Perhaps government officials have access to information we don’t have.  We are told in Scripture to be obedient to the laws of the land and respect those in authority.  If the issues aren’t crystal clear, we are wiser to be patient and avoid conflict.  “If it is possible, as far as it depends on you, live at peace with everyone” (Romans 12:18).

4. Pray hard and trust God to work things out in the end.

“And we know that in all things God works for the good of those who love him, who have been called according to his purpose” (Romans 8:28).

Of all the candidates who ran for President, Donald Trump was my next-to-last choice.  I am not a fan.  I’m tempted to ridicule him and denigrate his leadership.  But I’m commanded in Scripture to pray for those in authority and honor the king.

Psalm 2:1 reads in the King James Version, “Why do the heathen rage and the people imagine a vain thing?”  The passage goes on to explain that the people’s anger was really rooted in their opposition to the Lord and His Anointed One.  People in rebellion against God are vexed by His restraints.

Psalm 2:4-6 continues, “The One enthroned in heaven laughs, the Lord scoffs at them.  Then he rebukes them in his anger and terrifies them with his wrath, saying, “I have installed my king on Zion, my holy hill.”
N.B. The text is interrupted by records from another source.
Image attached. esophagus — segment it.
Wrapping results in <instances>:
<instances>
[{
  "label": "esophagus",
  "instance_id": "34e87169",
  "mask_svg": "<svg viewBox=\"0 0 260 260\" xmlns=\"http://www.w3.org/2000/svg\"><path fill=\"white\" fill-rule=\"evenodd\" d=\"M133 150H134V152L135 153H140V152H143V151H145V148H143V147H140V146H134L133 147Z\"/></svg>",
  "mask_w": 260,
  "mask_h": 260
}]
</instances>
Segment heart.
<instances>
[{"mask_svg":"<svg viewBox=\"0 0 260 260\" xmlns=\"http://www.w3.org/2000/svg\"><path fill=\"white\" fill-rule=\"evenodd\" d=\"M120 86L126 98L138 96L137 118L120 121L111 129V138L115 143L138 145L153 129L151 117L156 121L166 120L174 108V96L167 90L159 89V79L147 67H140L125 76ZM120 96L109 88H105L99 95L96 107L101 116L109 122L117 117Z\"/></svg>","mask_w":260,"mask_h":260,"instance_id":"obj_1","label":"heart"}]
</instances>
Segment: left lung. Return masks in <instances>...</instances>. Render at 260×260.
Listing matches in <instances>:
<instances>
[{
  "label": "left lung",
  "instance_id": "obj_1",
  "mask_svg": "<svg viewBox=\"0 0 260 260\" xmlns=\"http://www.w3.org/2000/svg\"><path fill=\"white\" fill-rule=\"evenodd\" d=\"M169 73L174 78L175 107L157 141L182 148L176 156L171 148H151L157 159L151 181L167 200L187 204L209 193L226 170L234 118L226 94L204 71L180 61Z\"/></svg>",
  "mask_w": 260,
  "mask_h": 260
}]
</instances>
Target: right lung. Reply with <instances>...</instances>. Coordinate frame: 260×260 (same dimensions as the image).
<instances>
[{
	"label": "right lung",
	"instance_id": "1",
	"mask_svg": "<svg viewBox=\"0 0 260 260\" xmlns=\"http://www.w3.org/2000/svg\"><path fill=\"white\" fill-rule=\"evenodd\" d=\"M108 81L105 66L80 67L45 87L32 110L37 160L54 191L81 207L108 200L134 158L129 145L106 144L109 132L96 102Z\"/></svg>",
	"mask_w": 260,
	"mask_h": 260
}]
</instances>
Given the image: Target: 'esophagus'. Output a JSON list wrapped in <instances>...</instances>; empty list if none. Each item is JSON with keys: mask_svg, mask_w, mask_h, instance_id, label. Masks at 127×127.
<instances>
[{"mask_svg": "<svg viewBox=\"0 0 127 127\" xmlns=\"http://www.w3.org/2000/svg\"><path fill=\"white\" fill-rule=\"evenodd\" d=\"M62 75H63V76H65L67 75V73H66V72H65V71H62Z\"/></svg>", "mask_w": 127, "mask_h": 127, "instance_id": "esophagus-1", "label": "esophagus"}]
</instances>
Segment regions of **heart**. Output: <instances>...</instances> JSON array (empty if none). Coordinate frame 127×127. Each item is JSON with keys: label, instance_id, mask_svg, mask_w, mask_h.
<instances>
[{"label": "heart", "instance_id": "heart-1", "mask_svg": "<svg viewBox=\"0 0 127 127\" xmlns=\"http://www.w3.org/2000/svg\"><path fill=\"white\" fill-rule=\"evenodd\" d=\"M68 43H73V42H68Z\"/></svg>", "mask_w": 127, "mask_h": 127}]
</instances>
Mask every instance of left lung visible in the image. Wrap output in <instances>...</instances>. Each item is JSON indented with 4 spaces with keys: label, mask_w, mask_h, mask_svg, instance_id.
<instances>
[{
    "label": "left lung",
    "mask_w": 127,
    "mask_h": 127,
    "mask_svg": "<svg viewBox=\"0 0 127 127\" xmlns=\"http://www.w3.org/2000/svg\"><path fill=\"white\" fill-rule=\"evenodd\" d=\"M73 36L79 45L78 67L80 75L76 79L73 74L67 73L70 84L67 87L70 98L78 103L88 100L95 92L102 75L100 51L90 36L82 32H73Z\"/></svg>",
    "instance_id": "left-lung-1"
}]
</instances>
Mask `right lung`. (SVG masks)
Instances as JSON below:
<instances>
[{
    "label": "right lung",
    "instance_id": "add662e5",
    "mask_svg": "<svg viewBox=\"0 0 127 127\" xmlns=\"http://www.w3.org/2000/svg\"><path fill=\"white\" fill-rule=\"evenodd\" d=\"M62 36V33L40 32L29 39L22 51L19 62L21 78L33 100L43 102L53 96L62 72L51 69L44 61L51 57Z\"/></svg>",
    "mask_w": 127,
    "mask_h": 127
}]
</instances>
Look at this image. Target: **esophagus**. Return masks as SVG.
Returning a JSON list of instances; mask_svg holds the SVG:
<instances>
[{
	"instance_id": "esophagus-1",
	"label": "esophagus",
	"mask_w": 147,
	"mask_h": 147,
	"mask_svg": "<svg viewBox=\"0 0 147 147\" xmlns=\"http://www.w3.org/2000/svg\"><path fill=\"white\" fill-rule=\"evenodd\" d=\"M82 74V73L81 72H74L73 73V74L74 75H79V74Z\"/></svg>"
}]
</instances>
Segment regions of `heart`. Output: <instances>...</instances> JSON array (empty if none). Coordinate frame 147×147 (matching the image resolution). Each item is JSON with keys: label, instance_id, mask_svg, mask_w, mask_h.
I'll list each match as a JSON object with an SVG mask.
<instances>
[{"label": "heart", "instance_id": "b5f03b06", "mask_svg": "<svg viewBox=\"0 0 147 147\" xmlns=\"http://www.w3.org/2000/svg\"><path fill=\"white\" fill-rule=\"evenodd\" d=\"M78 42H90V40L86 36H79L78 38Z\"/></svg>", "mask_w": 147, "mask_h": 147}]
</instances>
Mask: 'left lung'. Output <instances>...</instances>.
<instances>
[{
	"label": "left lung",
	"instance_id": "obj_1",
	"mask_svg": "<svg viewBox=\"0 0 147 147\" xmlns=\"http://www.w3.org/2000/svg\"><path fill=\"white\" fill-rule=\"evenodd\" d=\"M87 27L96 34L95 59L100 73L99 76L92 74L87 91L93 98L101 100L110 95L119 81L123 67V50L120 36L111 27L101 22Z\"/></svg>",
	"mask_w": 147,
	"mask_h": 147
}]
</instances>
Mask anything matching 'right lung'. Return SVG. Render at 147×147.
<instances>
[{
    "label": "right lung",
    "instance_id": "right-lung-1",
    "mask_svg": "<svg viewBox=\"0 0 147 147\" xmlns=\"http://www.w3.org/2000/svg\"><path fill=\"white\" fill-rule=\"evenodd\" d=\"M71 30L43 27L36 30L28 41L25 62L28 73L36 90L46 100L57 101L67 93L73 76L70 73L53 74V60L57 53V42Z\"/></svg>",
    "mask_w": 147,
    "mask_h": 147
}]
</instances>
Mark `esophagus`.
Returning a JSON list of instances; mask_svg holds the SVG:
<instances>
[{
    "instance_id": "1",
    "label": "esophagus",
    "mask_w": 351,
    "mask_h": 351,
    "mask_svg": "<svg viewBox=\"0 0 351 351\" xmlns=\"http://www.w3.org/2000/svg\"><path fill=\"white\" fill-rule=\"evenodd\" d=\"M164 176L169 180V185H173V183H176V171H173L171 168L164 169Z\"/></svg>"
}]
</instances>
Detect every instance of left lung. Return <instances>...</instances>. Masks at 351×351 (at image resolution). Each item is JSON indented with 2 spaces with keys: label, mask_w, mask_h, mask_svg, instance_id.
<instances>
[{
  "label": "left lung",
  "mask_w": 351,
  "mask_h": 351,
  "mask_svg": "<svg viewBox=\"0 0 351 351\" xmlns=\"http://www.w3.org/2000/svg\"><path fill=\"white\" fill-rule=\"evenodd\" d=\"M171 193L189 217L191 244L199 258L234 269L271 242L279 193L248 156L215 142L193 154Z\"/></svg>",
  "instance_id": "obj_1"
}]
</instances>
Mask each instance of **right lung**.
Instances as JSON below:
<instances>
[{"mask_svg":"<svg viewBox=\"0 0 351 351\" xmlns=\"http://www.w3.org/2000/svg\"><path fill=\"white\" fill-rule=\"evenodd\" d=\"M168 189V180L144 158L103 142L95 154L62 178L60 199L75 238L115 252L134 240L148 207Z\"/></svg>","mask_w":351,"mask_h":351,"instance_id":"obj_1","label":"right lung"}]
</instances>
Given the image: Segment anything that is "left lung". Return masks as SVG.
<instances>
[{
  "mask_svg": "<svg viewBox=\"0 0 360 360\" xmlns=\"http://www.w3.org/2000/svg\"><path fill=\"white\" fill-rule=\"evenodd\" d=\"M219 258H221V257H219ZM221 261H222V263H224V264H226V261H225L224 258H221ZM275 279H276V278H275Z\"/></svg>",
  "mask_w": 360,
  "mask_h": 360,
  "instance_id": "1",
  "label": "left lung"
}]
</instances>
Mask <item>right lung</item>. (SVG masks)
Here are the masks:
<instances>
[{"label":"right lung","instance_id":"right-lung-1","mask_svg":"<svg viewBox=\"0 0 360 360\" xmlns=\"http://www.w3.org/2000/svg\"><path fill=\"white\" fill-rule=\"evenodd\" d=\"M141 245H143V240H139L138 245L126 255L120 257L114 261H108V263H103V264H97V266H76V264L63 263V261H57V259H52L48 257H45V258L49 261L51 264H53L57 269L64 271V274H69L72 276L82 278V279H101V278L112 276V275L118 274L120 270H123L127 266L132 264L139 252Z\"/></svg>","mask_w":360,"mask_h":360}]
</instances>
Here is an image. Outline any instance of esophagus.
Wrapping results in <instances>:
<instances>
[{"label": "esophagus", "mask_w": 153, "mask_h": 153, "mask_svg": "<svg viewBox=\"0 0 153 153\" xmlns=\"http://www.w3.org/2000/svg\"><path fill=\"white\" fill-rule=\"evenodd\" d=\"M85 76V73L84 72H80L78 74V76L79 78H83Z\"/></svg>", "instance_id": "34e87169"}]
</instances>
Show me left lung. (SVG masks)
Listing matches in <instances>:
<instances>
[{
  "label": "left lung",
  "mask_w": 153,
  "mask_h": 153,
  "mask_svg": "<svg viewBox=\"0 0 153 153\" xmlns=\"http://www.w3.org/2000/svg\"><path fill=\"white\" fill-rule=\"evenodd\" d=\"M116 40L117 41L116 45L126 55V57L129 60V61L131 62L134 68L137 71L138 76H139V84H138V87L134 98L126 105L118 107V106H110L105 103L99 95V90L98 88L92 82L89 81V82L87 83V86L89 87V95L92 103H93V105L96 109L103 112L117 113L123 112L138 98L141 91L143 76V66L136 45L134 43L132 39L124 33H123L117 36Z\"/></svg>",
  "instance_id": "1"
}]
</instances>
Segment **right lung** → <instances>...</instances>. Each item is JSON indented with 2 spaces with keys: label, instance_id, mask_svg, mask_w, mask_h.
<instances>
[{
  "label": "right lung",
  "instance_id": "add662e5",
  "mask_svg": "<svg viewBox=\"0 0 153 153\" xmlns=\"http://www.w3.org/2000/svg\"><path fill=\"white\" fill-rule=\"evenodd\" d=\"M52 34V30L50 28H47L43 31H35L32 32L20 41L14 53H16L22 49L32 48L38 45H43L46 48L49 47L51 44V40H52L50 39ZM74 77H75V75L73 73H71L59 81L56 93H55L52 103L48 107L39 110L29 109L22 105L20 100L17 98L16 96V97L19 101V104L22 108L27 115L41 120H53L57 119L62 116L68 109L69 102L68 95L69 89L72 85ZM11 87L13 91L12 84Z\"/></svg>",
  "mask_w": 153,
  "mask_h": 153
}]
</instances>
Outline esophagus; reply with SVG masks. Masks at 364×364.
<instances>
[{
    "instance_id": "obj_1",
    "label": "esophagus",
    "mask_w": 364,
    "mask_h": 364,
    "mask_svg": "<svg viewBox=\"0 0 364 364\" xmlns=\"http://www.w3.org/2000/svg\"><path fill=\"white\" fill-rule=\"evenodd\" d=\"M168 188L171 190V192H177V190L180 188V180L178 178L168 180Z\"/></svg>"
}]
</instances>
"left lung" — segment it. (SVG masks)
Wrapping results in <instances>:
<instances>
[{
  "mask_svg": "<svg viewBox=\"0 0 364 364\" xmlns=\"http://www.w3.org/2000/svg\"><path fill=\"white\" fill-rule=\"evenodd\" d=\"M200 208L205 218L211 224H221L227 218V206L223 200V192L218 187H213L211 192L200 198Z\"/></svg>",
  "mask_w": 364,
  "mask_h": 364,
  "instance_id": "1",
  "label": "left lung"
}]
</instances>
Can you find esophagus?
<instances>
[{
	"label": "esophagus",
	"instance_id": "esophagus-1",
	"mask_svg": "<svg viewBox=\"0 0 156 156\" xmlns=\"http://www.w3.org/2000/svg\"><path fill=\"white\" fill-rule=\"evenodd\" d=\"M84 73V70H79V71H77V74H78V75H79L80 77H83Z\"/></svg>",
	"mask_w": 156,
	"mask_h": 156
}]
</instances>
No matter how much the heathen rage, no matter much Christians disagree with one another, no matter how chaotic the world situation seems to be, the Bible assures us that God is still in control and ultimately His will is going to be accomplished.  That’s true regardless of who is President of the U.S. or what Ayatollah rules in Iran.

These are troubling times but remember God is still on His throne and in the end He will establish His eternal Kingdom of tranquility and peace.  So, “Be quick to listen, slow to speak and slow to become angry, because human anger does not produce the righteousness that God desires” (James 1:19-20).